Had a quiet time at the Globe library and a couple of restaurant meals in the morning and afternoon. Then another misadventure getting out of Globe. I won’t go into details (there were no more portages) but I squandered 10 precious miles on wrong turns and roads egressing a hillside city that’s laid out like a maze. Had another beautiful high desert camp among pinions, mesquite and cactus. Lots of birds to see and I wish I had binos. May have to add a small pair to the payload. Pretty sure on a green-tailed towhee. Heard poorwills after dark.
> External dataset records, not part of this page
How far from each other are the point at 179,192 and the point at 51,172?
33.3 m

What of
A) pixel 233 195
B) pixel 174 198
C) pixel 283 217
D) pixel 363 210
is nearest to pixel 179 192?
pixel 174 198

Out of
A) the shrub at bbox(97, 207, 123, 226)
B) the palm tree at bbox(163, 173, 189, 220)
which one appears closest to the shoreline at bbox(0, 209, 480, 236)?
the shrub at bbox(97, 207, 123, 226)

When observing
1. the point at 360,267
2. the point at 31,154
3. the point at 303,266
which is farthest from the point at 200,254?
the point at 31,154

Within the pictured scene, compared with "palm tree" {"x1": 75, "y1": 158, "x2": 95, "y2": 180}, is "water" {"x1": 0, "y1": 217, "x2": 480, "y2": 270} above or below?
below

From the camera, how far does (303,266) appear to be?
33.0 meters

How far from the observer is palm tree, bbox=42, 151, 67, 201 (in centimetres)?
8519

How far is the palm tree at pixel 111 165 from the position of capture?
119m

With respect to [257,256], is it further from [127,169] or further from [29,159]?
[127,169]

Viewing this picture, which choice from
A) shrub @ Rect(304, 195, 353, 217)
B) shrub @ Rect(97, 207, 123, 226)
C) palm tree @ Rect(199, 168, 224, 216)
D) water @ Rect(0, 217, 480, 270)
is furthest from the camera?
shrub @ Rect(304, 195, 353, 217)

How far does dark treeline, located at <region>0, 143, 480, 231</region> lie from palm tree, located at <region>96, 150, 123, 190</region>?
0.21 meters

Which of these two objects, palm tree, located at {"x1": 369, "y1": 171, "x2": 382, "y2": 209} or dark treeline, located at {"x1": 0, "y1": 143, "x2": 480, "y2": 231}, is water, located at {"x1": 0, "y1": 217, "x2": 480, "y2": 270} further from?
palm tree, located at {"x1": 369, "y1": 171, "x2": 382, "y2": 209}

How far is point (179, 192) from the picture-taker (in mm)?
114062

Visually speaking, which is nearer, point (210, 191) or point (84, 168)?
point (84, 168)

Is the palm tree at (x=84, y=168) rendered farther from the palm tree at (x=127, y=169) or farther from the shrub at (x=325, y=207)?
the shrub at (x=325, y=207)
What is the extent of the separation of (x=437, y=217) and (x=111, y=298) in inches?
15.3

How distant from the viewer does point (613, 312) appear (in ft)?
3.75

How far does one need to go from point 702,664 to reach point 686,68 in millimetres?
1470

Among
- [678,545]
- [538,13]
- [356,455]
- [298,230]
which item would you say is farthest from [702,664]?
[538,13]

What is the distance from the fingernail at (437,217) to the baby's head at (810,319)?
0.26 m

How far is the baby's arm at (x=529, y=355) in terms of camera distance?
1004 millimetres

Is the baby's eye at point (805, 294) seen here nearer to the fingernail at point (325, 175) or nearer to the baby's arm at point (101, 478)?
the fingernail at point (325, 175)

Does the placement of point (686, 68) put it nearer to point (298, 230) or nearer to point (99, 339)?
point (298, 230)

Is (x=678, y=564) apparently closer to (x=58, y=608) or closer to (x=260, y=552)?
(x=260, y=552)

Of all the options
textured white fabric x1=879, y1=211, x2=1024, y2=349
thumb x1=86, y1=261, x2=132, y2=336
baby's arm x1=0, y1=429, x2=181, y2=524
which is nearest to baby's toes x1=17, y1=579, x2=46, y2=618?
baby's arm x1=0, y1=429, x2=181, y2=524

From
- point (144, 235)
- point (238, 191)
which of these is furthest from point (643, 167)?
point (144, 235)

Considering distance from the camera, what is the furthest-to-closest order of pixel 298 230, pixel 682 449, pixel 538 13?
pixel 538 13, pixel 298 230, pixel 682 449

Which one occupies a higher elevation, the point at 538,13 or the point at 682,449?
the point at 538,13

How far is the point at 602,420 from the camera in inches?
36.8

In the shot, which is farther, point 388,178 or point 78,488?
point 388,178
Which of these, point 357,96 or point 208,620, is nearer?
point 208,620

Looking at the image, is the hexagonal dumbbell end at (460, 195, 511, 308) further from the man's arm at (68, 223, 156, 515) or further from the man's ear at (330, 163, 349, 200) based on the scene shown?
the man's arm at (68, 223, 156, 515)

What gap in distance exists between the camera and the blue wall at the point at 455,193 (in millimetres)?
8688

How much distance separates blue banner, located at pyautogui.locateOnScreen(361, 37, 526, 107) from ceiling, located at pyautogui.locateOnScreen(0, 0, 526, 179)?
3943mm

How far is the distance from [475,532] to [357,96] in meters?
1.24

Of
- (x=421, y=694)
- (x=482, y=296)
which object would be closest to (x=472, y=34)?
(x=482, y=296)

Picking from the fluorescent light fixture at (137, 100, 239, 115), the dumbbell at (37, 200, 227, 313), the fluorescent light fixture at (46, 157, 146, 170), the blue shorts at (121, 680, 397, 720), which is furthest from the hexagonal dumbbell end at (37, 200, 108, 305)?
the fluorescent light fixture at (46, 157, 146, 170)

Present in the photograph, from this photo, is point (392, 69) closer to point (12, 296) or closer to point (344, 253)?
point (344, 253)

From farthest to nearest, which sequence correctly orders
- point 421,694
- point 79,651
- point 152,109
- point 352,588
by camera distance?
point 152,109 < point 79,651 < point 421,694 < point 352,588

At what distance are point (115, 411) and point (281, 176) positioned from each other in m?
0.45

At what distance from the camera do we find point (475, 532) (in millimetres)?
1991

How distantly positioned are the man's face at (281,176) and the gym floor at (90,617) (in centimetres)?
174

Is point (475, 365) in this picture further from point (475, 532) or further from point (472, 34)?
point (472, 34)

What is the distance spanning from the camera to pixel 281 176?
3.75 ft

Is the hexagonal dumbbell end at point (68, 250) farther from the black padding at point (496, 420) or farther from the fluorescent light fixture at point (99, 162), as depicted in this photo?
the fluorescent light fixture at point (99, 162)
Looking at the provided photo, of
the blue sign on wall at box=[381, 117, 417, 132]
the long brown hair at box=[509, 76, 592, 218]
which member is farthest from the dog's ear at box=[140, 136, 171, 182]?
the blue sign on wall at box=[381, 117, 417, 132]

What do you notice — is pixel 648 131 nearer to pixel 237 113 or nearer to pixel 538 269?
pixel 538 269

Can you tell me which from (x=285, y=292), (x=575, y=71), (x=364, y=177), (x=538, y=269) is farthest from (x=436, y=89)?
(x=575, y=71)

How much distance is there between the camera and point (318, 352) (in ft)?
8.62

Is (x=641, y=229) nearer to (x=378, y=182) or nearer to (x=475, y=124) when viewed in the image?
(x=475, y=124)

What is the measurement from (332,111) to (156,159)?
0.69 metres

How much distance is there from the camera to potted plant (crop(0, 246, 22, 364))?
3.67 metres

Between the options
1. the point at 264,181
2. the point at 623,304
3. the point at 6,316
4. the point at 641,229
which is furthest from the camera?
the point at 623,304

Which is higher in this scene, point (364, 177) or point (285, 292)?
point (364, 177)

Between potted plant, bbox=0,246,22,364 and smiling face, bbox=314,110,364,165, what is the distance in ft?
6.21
A chilly morning and a long uphill to over 5000 feet began the day, followed by 20 miles downgrade to Winkleman, an outpost that might be described as a “company town” where ore from the Globe copper mine is smelted. A smokestack hundreds of feet high overlooks the town and there’s a fair amount of heavy truck traffic back and forth over the road I’d just traveled. And true to the observed correlation of narrow shoulder / heavy traffic, it was scary in places. I suspect a road approaching zero traffic would have a shoulder width tending to infinity.
I got caught by darkness in a Tucson satellite community called Oracle. It’s at the top off a 10 mile upgrade that I was expecting to be much flatter and consequently took longer. After getting water I pretty much plopped down in a vacant lot. Sixty five mile day.
Easy downhills and tailwinds brought me 35 miles to Tucson this morning. Bought some mini binoculars at REI.